Document segment:
################
Graduate Student / Postdoc Seminar

Covariate-Corrected Biclustering Methods for Gene-Expression and GWAS Data

Speaker: Aaditya Rangan, Courant

Location: Warren Weaver Hall 1302

Date: Friday, October 13, 2017, 1 p.m.

Synopsis:

A common goal in data-analysis is to sift through a large matrix and detect any significant submatrices (i.e., biclusters) that have a low numerical rank. To give an example from genomics, one might imagine a data-matrix involving several genetic-measurements taken across many patients. In this context a 'bicluster' would correspond to a subset of genetic-measurents that are correlated across a subset of the patients. While some biclusters might extend across most (or all) of the patients, it is also possible for biclusters to involve only a small subset of patients. Detecting biclusters such as these provides a first step towards unraveling the physiological mechanisms underlying the heterogeneity within a patient population.

In this talk I'll describe a simple algorithm for tackling this biclustering problem - i.e., for detecting low-rank submatrices from within a larger data-matrix. The basic method itself is very straightforward (c.f. Rangan 2012), and involves examining the 'loops' (i.e., 2-x-2 submatrices) within the data-set. Importantly, this method can easily be modified to account for many considerations which commonly arise in practice. For example, by counting loops slightly differently, we can correct for controls: finding biclusters that manifest only within a 'case'-population without manifesting within a 'control'-population. Moreover, this methodology can also correct for categorical- and continuous-covariates, as well as sparsity within the data. I'll illustrate these practical features with two examples; the first drawn from gene-expression analysis and the second drawn from a much larger genome-wide-association-study (GWAS).
################
Data excerpt:
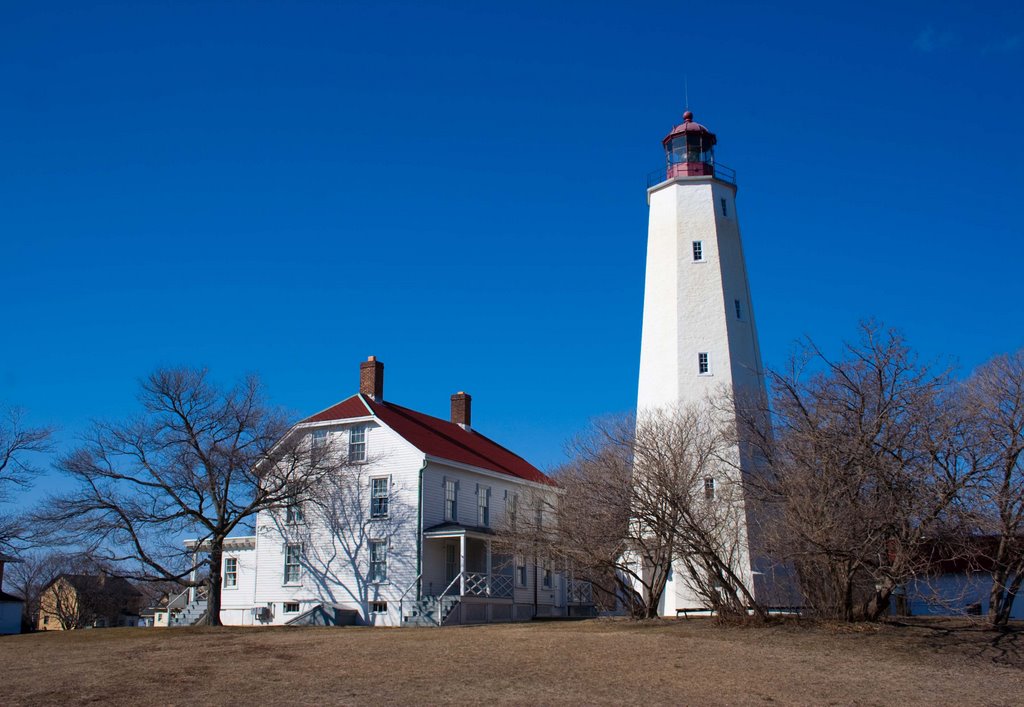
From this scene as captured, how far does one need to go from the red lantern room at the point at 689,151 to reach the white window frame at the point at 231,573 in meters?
20.7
################
Required action 1: In the biclustering seminar announcement, what does the basic method examine within the data-set?
Required action 2: In two sentences, what does the biclustering seminar announcement say?
Required action 3: Carry the biclustering seminar announcement on from where it stops.

Response box 1: It examines the "loops," that is, the 2-x-2 submatrices within the data-set.

Response box 2: Aaditya Rangan of Courant is giving a graduate student and postdoc seminar at Warren Weaver Hall 1302 on Friday, October 13, 2017, at 1 p.m., about detecting biclusters, which are significant low-rank submatrices within a large data-matrix such as genetic measurements across patients. The talk describes a simple algorithm that examines 2-x-2 "loops" and can be modified to correct for controls, categorical and continuous covariates, and sparsity, with examples from gene-expression analysis and a genome-wide association study.

Response box 3:
In addition to being quite practical, this loop-counting method exhibits a few interesting mathematical features, which I'll mention towards the second half of the talk. To begin with, I'll point out some of the well known phase-transitions for the biclustering problem (i.e., parameters which determine whether or not the problem is 'easy' or 'hard'). I'll also briefly explain why the loop-counting method is 'close to optimal' within a certain subset of local algorithms. Finally, I'll demonstrate that the loop-counting method actually outperforms what are called 'spectral-methods' (based on the singular-value-decomposition) near the computational phase-transition, and explain why this is the case.

Notes:

Pizza and drinks at 12:45 p.m.